> _The exercise_
Retype the part of the Shame + A Sin album article below that opens with the words containing "Robert Cray chronology" and closes with "Collins on guitar.".

Studio album by Robert Cray
- Released: 1993
- Recorded: Studio D (Sausalito, California)
- Genre: Blues
- Length: 47:37
- Label: Mercury
- Producer: Robert Cray

Robert Cray chronology
| I Was Warned (1992) | Shame + A Sin (1993) | Some Rainy Morning (1995) |

= Shame + A Sin =

Shame + A Sin is an album by the American musician Robert Cray. It was released in 1993 by Mercury Records.

==Production==
The album was produced by Cray. "You're Gonna Need Me" is a cover of the Albert King song, and features a guest appearance by Albert Collins on guitar.

==Critical reception==

The Indianapolis Star noted that "Cray uses the blues to inspire, strike an attitude and, gee, even have some fun." The Calgary Herald deemed the album "still more downtown professional than lunch-bucket working class."

Saved dataset items:
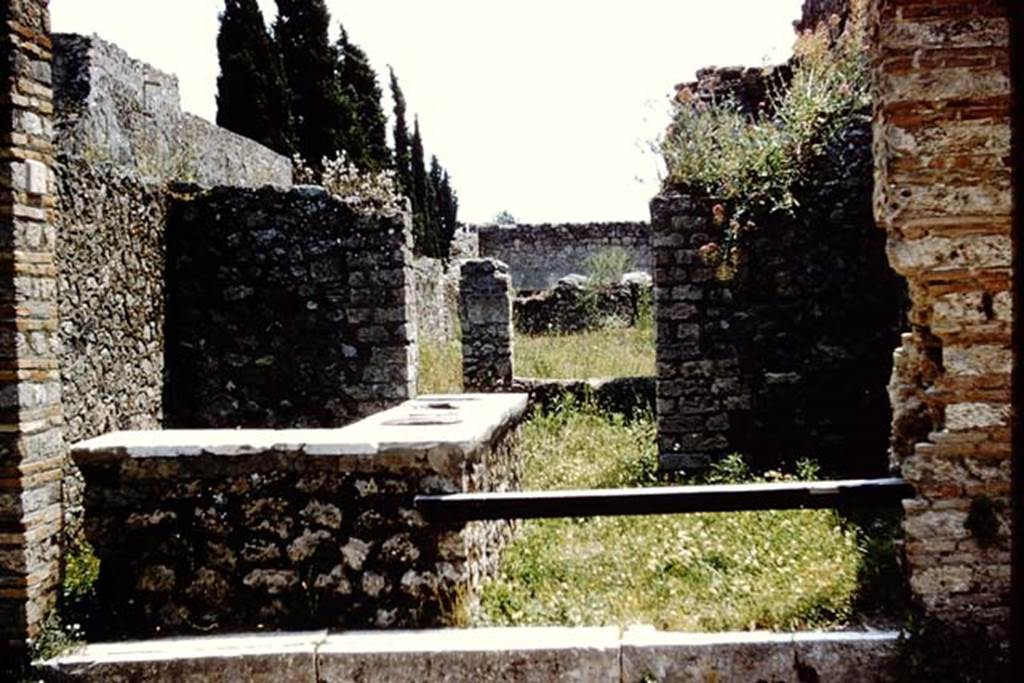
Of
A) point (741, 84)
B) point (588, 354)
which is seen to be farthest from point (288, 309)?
point (588, 354)

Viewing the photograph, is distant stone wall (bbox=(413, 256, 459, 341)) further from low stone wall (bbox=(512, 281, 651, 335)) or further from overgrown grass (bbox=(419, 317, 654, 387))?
low stone wall (bbox=(512, 281, 651, 335))

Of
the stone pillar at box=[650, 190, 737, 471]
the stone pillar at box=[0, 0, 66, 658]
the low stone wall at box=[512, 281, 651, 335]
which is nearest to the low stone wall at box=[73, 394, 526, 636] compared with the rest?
the stone pillar at box=[0, 0, 66, 658]

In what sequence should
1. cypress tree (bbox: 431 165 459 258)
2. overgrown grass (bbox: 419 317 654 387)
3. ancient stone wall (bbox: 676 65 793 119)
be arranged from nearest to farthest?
ancient stone wall (bbox: 676 65 793 119) < overgrown grass (bbox: 419 317 654 387) < cypress tree (bbox: 431 165 459 258)

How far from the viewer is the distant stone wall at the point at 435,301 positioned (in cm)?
1398

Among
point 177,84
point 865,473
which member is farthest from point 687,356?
point 177,84

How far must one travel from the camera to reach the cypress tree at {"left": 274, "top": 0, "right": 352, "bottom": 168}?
74.1ft

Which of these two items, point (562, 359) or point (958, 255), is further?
point (562, 359)

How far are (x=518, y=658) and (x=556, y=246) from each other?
20291mm

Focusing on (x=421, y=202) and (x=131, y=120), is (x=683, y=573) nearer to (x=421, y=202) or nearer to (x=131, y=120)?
(x=131, y=120)

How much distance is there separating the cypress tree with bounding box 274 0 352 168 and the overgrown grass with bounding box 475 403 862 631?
59.4 feet

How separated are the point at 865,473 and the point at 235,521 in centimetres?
504

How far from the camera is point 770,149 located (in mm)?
7754

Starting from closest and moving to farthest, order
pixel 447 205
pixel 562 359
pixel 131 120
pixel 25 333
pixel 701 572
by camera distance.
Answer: pixel 25 333
pixel 701 572
pixel 131 120
pixel 562 359
pixel 447 205

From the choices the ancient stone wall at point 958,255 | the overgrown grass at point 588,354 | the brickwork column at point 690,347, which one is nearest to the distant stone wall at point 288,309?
the brickwork column at point 690,347
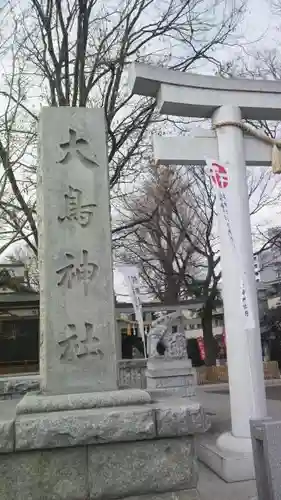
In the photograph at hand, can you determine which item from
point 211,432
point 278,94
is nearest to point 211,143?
point 278,94

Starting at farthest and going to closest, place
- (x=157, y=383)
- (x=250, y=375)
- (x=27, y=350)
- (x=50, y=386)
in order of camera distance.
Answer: (x=27, y=350) → (x=157, y=383) → (x=250, y=375) → (x=50, y=386)

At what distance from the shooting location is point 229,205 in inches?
234

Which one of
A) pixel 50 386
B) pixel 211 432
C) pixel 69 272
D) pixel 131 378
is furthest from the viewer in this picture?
pixel 131 378

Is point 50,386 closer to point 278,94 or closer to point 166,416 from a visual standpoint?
point 166,416

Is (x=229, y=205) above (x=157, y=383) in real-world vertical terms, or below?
above

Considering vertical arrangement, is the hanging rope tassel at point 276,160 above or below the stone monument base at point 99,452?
above

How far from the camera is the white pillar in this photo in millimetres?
5551

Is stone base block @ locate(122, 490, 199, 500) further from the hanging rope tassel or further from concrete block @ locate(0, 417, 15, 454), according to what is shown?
the hanging rope tassel

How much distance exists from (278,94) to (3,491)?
19.5 ft

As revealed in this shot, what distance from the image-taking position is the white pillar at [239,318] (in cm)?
555

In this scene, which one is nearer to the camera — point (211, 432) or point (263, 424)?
point (263, 424)

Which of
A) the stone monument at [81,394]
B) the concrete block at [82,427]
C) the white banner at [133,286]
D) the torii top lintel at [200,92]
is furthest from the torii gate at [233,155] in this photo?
the white banner at [133,286]

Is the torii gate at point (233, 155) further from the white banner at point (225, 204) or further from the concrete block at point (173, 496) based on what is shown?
the concrete block at point (173, 496)

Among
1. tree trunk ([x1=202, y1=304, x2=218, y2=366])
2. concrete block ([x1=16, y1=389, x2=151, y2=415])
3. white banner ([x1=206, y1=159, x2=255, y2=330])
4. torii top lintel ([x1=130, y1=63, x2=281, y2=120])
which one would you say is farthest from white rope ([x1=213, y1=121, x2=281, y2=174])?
tree trunk ([x1=202, y1=304, x2=218, y2=366])
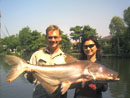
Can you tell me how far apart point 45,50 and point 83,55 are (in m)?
0.90

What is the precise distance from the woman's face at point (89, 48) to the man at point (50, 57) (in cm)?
34

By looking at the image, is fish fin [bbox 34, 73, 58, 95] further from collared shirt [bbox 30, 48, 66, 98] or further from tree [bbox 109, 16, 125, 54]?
tree [bbox 109, 16, 125, 54]

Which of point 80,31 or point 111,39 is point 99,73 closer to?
point 111,39

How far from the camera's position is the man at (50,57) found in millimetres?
3448

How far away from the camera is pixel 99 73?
10.8 ft

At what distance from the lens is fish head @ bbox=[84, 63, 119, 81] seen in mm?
3246

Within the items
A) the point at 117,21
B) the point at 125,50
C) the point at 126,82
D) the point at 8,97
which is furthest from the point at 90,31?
the point at 8,97

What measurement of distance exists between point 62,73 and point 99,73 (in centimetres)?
78

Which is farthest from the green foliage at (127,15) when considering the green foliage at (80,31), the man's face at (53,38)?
the man's face at (53,38)

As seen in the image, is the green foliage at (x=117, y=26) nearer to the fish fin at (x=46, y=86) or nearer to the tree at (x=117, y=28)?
the tree at (x=117, y=28)

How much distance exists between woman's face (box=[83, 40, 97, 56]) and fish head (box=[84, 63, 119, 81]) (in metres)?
0.30

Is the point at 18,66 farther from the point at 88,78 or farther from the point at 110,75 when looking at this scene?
the point at 110,75

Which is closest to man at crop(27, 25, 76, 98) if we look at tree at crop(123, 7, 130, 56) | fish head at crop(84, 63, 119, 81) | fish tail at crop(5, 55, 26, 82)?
fish tail at crop(5, 55, 26, 82)

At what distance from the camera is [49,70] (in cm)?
345
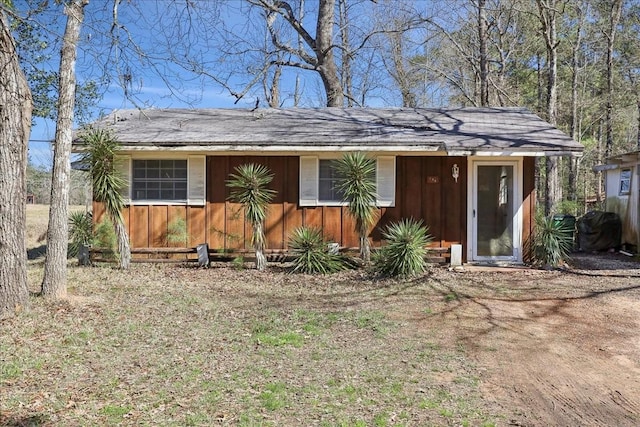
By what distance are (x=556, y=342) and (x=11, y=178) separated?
6491mm

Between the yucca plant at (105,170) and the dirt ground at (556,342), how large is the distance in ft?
20.9

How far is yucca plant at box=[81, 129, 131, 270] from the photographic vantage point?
9125 millimetres

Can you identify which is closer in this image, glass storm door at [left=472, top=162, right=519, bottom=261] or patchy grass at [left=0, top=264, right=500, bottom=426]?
patchy grass at [left=0, top=264, right=500, bottom=426]

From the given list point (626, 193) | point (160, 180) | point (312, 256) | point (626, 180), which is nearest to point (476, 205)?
point (312, 256)

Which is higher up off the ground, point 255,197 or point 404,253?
point 255,197

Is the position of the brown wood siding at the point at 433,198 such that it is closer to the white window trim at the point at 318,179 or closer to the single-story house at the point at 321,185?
the single-story house at the point at 321,185

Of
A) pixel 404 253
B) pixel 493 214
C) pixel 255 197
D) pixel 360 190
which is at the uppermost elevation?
pixel 360 190

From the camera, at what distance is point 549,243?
31.5 feet

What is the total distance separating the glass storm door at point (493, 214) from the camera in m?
10.0

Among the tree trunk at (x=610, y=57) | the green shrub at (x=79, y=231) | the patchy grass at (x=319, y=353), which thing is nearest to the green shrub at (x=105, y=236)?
the green shrub at (x=79, y=231)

> _Task solution_
Robert Cray chronology
| I Was Warned (1992) | Shame + A Sin (1993) | Some Rainy Morning (1995) |

= Shame + A Sin =

Shame + A Sin is an album by the American musician Robert Cray. It was released in 1993 by Mercury Records.

==Production==
The album was produced by Cray. "You're Gonna Need Me" is a cover of the Albert King song, and features a guest appearance by Albert Collins on guitar.